§ Given exercise
Render the entries as a Markdown table with the columns Row and Line, starting with the line that contains "Segment cell. (SVG masks)" and going on through the line that contains "Answer in <instances>...</instances>.". Number each row, skip blank lines, and leave the pictures out.

§ Extracted records
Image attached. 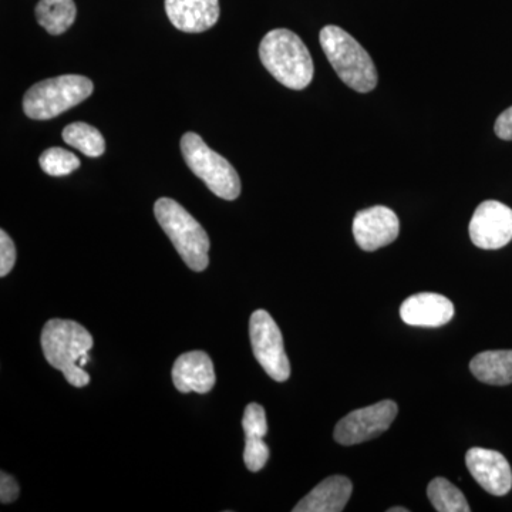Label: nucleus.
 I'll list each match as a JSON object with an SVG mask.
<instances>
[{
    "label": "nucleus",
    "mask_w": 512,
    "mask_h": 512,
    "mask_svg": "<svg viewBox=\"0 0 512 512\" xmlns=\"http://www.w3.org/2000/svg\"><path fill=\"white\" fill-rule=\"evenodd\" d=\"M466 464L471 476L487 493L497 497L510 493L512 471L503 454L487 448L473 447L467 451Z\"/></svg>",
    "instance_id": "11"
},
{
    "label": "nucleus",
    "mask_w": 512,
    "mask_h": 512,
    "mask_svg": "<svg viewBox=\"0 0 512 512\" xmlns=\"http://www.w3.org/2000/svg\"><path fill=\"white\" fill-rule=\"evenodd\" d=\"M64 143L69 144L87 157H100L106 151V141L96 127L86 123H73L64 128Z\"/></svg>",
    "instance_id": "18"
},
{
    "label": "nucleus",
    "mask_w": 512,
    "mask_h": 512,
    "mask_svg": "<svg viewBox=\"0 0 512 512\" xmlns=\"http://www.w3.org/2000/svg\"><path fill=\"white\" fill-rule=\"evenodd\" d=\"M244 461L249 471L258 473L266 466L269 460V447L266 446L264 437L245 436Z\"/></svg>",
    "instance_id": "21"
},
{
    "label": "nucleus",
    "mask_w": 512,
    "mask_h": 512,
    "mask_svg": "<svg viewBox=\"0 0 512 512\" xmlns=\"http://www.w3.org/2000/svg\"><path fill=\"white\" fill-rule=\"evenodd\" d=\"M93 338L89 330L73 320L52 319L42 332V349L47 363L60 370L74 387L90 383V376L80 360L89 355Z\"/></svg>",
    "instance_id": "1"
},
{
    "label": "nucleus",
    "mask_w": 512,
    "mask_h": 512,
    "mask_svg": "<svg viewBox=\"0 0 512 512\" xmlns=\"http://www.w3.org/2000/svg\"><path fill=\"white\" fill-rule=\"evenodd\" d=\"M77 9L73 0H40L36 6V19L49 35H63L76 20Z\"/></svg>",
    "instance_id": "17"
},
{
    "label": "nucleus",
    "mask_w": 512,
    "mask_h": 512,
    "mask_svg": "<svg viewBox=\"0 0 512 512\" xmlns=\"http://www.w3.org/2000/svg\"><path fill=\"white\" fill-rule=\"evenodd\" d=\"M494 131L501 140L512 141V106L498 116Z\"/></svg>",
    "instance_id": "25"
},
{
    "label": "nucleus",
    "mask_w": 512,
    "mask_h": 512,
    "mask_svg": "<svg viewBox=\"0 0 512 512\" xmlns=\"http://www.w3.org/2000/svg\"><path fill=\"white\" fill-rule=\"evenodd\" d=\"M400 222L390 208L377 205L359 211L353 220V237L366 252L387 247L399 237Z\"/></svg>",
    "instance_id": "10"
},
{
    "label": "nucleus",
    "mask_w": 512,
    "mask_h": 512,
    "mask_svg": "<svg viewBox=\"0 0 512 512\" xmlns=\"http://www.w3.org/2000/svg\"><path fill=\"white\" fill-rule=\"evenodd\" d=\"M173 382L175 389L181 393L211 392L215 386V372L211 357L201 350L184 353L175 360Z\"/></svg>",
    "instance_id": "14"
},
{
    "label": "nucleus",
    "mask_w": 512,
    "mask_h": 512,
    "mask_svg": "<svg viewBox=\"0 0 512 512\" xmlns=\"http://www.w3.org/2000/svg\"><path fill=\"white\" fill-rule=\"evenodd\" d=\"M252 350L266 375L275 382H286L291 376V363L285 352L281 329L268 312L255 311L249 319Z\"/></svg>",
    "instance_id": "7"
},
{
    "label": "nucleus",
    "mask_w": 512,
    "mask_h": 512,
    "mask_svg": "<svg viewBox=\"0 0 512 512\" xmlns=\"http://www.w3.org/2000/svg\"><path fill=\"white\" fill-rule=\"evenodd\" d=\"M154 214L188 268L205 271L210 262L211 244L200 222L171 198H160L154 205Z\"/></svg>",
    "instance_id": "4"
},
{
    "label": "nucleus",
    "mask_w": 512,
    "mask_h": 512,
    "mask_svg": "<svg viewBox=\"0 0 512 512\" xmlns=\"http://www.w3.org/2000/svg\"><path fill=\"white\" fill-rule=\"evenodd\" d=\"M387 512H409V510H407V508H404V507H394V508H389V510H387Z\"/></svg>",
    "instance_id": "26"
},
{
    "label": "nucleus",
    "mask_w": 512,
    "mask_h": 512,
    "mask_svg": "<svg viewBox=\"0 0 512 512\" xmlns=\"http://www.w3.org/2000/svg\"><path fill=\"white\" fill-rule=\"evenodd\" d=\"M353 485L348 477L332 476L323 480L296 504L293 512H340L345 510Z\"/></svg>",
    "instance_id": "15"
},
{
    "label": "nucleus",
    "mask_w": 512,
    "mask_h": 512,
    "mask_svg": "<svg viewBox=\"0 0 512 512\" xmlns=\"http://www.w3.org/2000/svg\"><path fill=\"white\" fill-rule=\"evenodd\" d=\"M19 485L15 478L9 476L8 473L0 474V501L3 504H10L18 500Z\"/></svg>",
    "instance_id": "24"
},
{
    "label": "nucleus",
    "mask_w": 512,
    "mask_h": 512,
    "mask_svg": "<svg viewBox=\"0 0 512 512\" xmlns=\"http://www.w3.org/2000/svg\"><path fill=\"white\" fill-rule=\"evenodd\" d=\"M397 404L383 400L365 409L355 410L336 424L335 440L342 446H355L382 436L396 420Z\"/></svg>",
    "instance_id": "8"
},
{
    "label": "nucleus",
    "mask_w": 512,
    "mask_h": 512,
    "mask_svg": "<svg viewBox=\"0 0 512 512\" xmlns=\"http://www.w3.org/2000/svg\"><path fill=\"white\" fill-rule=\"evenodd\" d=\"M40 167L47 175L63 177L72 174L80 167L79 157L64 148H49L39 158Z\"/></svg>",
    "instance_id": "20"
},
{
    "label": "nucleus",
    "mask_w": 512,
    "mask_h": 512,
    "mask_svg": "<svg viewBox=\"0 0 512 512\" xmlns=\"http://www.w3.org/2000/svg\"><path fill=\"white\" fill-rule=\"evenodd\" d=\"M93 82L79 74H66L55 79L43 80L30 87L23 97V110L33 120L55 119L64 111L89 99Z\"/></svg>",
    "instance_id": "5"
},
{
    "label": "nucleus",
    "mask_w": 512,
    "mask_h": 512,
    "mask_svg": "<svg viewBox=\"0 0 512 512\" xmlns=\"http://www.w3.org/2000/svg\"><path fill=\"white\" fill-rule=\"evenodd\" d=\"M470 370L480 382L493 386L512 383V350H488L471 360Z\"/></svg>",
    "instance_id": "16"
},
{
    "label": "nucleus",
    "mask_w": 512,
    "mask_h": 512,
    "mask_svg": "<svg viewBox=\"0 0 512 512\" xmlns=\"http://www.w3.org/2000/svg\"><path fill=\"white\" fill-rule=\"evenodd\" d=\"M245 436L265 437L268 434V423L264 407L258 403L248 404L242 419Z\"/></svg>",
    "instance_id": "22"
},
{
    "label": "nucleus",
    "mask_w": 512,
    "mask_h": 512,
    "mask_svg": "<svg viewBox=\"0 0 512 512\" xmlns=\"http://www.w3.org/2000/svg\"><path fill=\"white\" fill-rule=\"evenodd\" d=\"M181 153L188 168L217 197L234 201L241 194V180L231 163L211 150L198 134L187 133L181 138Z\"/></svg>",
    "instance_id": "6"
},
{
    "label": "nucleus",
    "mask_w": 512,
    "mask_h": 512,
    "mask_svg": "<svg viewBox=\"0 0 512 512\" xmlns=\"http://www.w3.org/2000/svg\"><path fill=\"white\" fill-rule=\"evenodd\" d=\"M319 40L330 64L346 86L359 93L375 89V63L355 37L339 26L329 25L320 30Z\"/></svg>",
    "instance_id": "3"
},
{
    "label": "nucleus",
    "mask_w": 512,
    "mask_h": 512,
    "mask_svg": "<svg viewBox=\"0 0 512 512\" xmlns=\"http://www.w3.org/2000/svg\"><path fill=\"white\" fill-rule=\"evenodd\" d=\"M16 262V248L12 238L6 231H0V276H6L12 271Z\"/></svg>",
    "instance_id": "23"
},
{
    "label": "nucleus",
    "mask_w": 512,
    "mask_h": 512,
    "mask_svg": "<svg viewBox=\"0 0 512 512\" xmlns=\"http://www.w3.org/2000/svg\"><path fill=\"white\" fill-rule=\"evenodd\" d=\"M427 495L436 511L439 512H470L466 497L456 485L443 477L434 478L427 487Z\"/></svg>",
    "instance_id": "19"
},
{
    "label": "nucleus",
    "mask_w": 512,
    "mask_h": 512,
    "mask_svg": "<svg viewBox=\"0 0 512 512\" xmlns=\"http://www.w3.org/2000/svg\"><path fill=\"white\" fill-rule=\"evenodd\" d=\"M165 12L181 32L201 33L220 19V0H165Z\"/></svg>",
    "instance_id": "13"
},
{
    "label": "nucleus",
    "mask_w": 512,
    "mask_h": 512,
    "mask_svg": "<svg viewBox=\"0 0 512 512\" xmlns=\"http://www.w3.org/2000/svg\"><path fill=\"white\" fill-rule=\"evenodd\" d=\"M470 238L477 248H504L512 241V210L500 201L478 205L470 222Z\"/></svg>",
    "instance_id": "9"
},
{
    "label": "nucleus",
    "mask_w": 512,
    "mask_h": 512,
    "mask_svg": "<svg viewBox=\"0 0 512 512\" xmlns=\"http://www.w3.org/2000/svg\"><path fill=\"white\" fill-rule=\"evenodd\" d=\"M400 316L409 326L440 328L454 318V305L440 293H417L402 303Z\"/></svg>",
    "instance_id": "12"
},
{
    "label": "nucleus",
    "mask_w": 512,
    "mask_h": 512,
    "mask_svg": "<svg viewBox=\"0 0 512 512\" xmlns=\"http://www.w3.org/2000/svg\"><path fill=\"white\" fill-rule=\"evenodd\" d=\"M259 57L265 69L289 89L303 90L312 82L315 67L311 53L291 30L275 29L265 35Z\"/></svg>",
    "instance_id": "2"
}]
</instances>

==

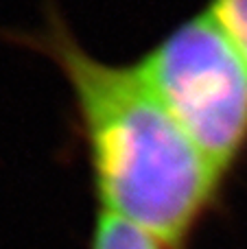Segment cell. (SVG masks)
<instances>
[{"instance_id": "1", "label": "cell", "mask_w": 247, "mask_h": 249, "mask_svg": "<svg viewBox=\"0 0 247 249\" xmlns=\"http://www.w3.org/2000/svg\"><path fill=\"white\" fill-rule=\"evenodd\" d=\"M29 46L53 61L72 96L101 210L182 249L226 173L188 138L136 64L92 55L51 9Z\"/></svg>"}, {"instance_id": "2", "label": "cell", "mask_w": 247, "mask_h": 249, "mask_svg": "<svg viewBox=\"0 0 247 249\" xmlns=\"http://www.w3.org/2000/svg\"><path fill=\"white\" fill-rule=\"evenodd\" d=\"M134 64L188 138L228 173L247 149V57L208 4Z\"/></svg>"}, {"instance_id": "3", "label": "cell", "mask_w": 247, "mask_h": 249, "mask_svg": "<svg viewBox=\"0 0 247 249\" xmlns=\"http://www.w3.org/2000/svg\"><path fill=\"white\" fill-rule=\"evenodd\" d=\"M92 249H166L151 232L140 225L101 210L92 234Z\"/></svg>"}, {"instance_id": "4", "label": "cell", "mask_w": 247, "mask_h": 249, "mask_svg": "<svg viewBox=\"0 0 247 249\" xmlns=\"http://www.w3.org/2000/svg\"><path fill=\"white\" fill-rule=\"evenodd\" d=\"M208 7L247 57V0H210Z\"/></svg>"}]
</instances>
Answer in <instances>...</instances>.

§ The output
| Row | Line |
|---|---|
| 1 | Segment cell. (SVG masks) |
| 2 | <instances> |
| 3 | [{"instance_id": "1", "label": "cell", "mask_w": 247, "mask_h": 249, "mask_svg": "<svg viewBox=\"0 0 247 249\" xmlns=\"http://www.w3.org/2000/svg\"><path fill=\"white\" fill-rule=\"evenodd\" d=\"M29 46L53 61L72 96L101 210L182 249L226 173L188 138L136 64L92 55L51 9Z\"/></svg>"}, {"instance_id": "2", "label": "cell", "mask_w": 247, "mask_h": 249, "mask_svg": "<svg viewBox=\"0 0 247 249\" xmlns=\"http://www.w3.org/2000/svg\"><path fill=\"white\" fill-rule=\"evenodd\" d=\"M134 64L188 138L228 173L247 149V57L208 4Z\"/></svg>"}, {"instance_id": "3", "label": "cell", "mask_w": 247, "mask_h": 249, "mask_svg": "<svg viewBox=\"0 0 247 249\" xmlns=\"http://www.w3.org/2000/svg\"><path fill=\"white\" fill-rule=\"evenodd\" d=\"M92 249H166L151 232L140 225L101 210L92 234Z\"/></svg>"}, {"instance_id": "4", "label": "cell", "mask_w": 247, "mask_h": 249, "mask_svg": "<svg viewBox=\"0 0 247 249\" xmlns=\"http://www.w3.org/2000/svg\"><path fill=\"white\" fill-rule=\"evenodd\" d=\"M208 7L247 57V0H210Z\"/></svg>"}] |
| 4 | </instances> |
| 5 | Answer in <instances>...</instances>. |